Braemar Hospital was recently featured in the Waikato Business News.

Conrad Engelbrecht is used to seeing people on the ‘medical merry-go-round’. By the time they get to him they may have spent years visiting GPs, specialists, osteopaths, chiropractors, physiotherapists and acupuncturists, searching for the ‘Holy Grail’ that will take their pain away.

“Most of the time, it is an endless round of tests, scans, operations and medications, some of which may be helpful but others that are not. It can be frustrating and depressing. In the end, patients end up in ‘Stuckville’ with no further options. It is not a pleasant place to be.”

Dr Engelbrecht specialises in pain management, a field that has interested him since he completed his medical studies in South Africa and worked as a GP before joining Waikato DHB as an anaesthetist and pain management specialist. He has just opened a pain clinic at Braemar Hospital.

He says pain management is a complex area. “Acute pain is the body’s warning system. It has a real purpose in warning us that something is not right and needs to be checked out. Once the cause has been diagnosed and treated, unless it is a serious disease, the pain normally goes away within three months. But some pain persists, even when it has outlived its usefulness and has no further purpose.”

When that happens, patients assume something is still wrong and begin an endless round of tests and procedures, searching for the cause. “We live in an age when people feel they should be able to find a cause and cure and have pain-free lives. Whereas 30 years ago, we might have accepted we had back pain and nothing much could be done about it, people now spend years – often on Google – searching for the Holy Grail.

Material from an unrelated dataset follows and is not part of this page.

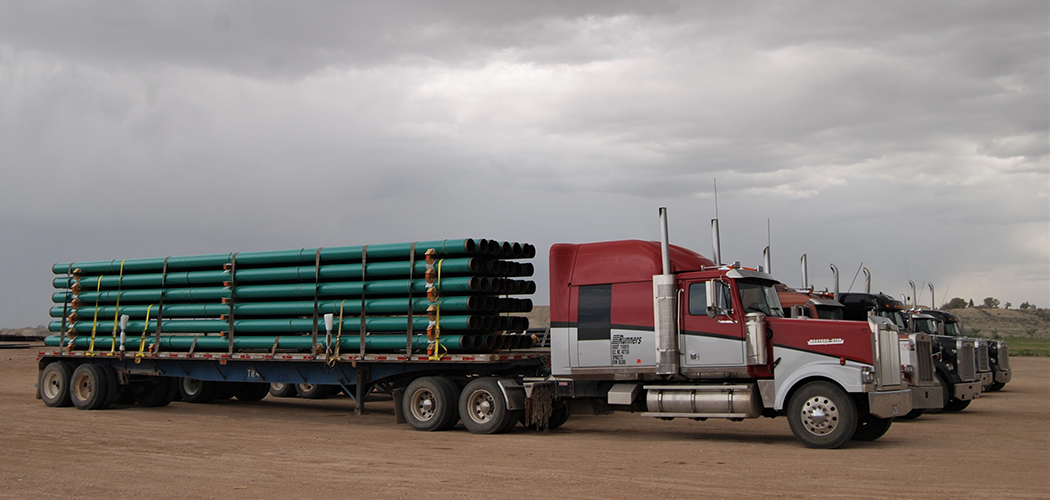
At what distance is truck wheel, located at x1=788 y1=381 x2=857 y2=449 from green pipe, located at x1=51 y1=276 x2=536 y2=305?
533cm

It’s an awful spiral. They get worried and fearful; they become less

active, and socialise less; they take more sick leave and may give up work. Their anxiety promotes more pain. Some may even take their own lives.”

The result is a huge cost in healthcare and lost productivity. “Estimates are that one third of the world’s population has chronic back pain; eight out of 10 will have some incident of chronic pain in their lifetime. “

Pain management, he says, can be the circuit breaker. “It opens the door to acceptance – not resignation – that a person has a health problem for which no cure exists, but which they can manage with good results.” A parallel would be a person with diabetes. “They need to have meds, be screened and monitored and make significant changes to their life, but they can still have an incredible quality of life.”

He says some people find it hard to accept they have run out of options for a cure and that they may have to interpret their health differently. They may also resent any implication that the pain is not real or ‘all in their head’ if a cause cannot be identified. “We reassure them that what they are feeling is real and explain how pain is woven through the brain.”

He says getting to the root cause of the pain is essential. “It’s like peeling away the layers of an onion. It’s hard to peel off the layers to get to the core. Pain may be seated in stress that has sensitised the nervous system, heightening tension and contributing to discomfort.” An example could be a young labourer on ACC with a back injury, who may be stressed about finances, caring for his family and future work. “If I ask him to rank his pain out of ten, he may say 9, because stress is contributing to his pain, whereas his pain may be moderate. Patients often use pain scores to demonstrate their distress.”

He says his aim is to get to a person to a place where life expands and pain becomes a smaller component. “Pain is side-lined. It is no longer central to their lives.” This can be achieved through pain relief, medication, pain psychology such as distraction techniques, mindfulness and cognitive behaviour therapy, and physical therapies that get people to move again in a way that doesn’t aggravate their pain. “You control what you do rather than the pain controlling what you do.”

The field of pain management is a biopsychosocial, spiritual model of care and hugely rewarding, he says. It has parallels with a GP practice, “where you can build a relationship with patients”. Seven out of 10 patients that get the right mix will improve after 12 months.